Sextans Uraniae ha scritto:Forse abbiamo percorsi di lettura indipendenti. Ho riletto più di qualche volta l?articolo alla luce delle vostre osservazioni. Sinceramente non riesco a rintracciarvi altro che una grande coerenza ed equilibrato senso critico

Io l'equilibrato senso critico non lo vedo, sento aria di nostalgia e puzza di stantìo.
Il tutto riassunto da questa frase

Codice: Seleziona tutto
Rimanendo così le cose, tra la pesantezza dello zaino e la leggerezza e potenzialità del mouse non c'é gara.


Io non capisco proprio dove voglia andare a parare! Il suo articolo è stato battuto e impaginato da un potentissimo mouse affiancato da ipertecnologica tastiera, noi siamo qua a parlare di montagna grazie alle mille risorse del topo da scrivania!
Premesso questo l'autore dell'articolo carica la montagna di un carattere che non è insito nell'ammasso di minerali ma è peculiare della persona e che si può ritrovare ovunque, al mare, in montagna, nel deserto, purchè si parta con una certa visione delle cose.
La fatica è sempre fatica, la lentezza è sempre lentezza, l'allenamento è sempre lo stesso, non c'è microchip che tenga.
Io siceramente non capisco frasi di questo genere:
Ma per i significati che abbiamo sempre attribuito alla frequentazione della montagna, se vogliamo preservare spazi naturali come terreno di gioco, occasione di esperienze concrete per la formazione del carattere e per la ricreazione fisica e mentale, occorre insieme ripensare ad una nuova etica.
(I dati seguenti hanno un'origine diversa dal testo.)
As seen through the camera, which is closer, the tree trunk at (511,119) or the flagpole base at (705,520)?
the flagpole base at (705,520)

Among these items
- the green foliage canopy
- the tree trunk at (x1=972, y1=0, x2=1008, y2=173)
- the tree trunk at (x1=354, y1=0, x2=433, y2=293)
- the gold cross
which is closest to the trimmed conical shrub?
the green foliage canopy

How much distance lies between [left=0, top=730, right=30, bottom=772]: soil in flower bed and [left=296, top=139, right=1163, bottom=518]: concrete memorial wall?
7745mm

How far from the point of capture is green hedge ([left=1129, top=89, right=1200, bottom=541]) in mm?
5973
Quali significati? Quale formazione del carattere è quello "vera"? Quella con cui è cresciuto il nostro autore? E appena qualcosa cambia dobbiamo ripensare ad una nuova etica? Dobbiamo tirar fuori un parolone del genere solo perchè ci piace fare 4 passi per i monti? Mi pare un pelo esagerato.
Ciò detto io non ho il GPS (costa troppo) mi arrabatto con l'altimetro elettronico (quindi sono uno schiavo della tecnologia?), se il cellulare prende è meglio (non si sa mai) ma se lo dimentico chissenefrega, quello che conta è la testa che sta sopra le gambe; se poi i chip sostituiscono la testa (e succede spesso nella vita quotidiana), be', questo è un altro problema!